Dans ce projet de communication, nous prenons appui sur une recherche-intervention doctorale à deux phases, compréhensive et transformative, portant sur le développement de l'activité professionnelle des professeurs des écoles débutants en Tunisie. L'étude se réfère au cadre théorique et méthodologique de la psychologie historico-culturelle (Bruner, 2010 ; Vygotski, 2017) et notamment de la clinique de l'activité (Clot, 2008).

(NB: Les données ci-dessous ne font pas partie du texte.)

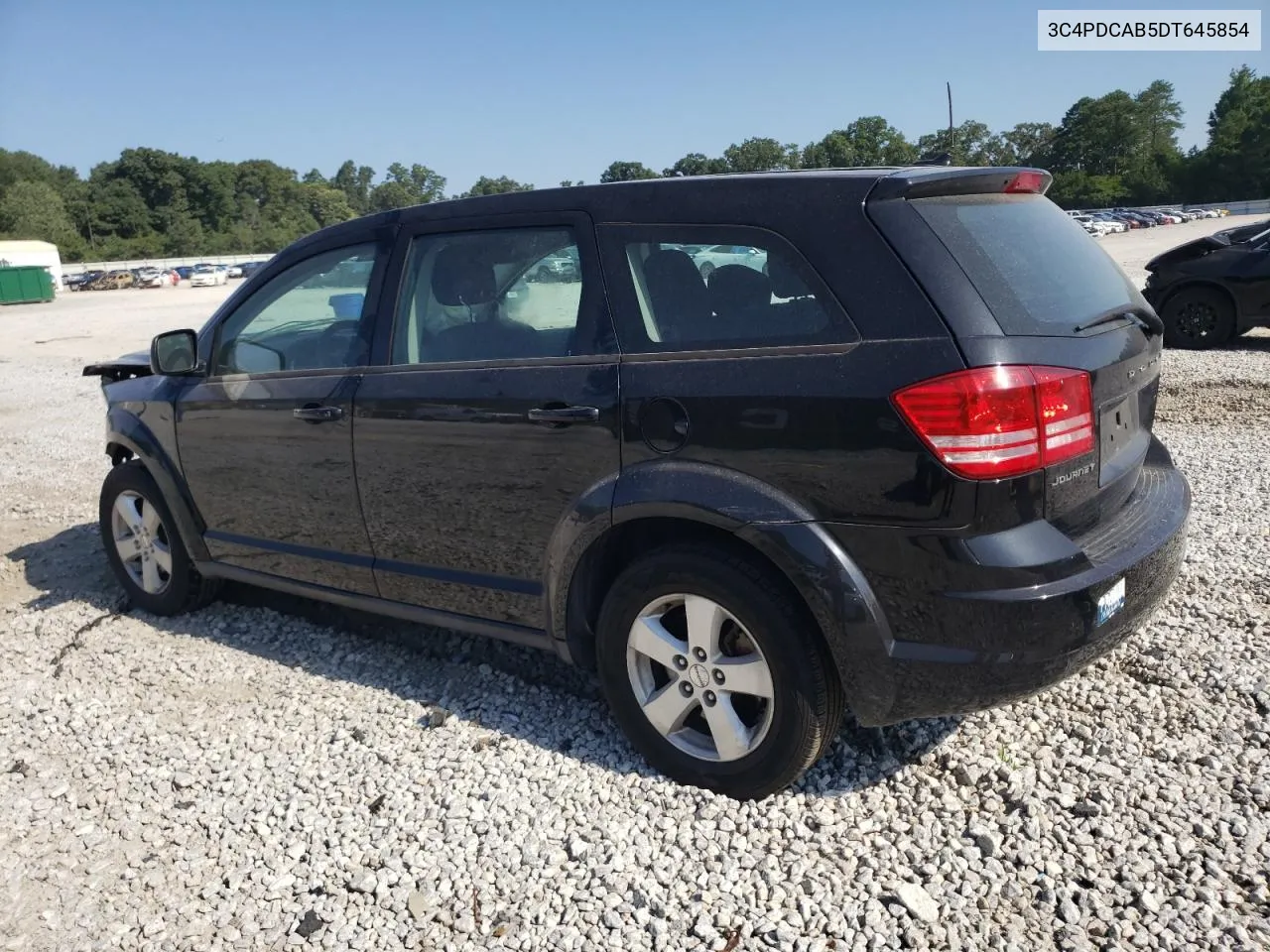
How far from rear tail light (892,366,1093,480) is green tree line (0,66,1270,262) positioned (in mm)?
89596

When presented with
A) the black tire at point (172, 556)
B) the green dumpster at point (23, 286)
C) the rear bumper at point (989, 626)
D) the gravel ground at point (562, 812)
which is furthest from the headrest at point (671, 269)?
the green dumpster at point (23, 286)

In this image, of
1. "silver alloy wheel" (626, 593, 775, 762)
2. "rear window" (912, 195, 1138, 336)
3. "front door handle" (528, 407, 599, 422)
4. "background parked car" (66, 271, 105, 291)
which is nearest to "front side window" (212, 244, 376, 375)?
"front door handle" (528, 407, 599, 422)

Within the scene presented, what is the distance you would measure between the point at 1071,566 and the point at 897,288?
86 centimetres

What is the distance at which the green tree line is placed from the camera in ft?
344

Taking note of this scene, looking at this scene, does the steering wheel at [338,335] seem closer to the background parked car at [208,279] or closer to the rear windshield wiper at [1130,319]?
the rear windshield wiper at [1130,319]

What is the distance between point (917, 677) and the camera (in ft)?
8.60

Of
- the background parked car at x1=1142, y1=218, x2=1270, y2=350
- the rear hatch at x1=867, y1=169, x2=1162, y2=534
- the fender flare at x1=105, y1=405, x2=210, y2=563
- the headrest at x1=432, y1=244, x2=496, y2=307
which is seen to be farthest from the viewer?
the background parked car at x1=1142, y1=218, x2=1270, y2=350

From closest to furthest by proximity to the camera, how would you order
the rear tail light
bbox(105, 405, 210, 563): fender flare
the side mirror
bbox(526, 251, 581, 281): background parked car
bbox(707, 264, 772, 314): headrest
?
the rear tail light → bbox(707, 264, 772, 314): headrest → bbox(526, 251, 581, 281): background parked car → the side mirror → bbox(105, 405, 210, 563): fender flare

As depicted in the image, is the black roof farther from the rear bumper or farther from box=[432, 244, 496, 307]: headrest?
the rear bumper

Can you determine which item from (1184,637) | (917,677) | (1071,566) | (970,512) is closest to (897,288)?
(970,512)

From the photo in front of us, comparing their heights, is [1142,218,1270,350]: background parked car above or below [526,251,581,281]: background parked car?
below

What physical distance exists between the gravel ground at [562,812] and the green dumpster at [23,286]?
2217 inches

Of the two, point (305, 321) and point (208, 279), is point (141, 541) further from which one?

Des entretiens de « récits de métier » ainsi que des autoconfrontations simples et croisées de collectif de professeurs des écoles débutants volontaires (région de Tunis) sont ainsi mobilisés dans un souci de mieux exploiter la capacité de ces histoires à « créer des illusions de réalité, à « subjonctiviser » toutes les affirmations quotidiennes qui paraissent aller de soi » (Bruner, 2010, p. 14). Nous nous intéressons essentiellement à l'analyse des situations conflictuelles qui font référence à une expérience de l'affect (Clot, 2017) où l'ordinaire est bouleversé par l'inconnu, les forces levées par ce qui arrive se pressent au contact des habitudes de l'enseignant et entrent en conflit avec eux. L'activité dirigée et le modèle de métier (Clot, 2008) sont au centre de ces analyses. Nous faisons l'hypothèse que ces situations sont une source potentielle d'apprentissage de métier.

 

Références bibliographiques :

Bruner, J. S. (2010). Pourquoi nous racontons-nous des histoires ? Retz.

Clot, Y. (2008). Travail et pouvoir d'agir. Presses Universitaires de France.

Clot, Y. (2017). L'affect et sa signification. In Conscience, inconscient, émotions (p. 153‑204). La Dispute.

Maroy, C. (2006). Les évolutions du travail enseignant en France et en Europe : Facteurs de changement, incidences et résistances dans l'enseignement secondaire. Revue française de pédagogie, 155, 111‑142.

Prot, B. (2011). Apprentissage de la conduite et sécurité routière : Un dilemme de référence pour la conception d'un référentiel de diplôme d'enseignant. Activites, 08(2).

Saujat, F. (2011). L'activité enseignante. In B. Maggi, Interpréter l'agir : Un défi théorique (p. 241‑257). Presses Universitaires de France.

Vygotski, L. S. (2017). Conscience, inconscient, émotions. La Dispute.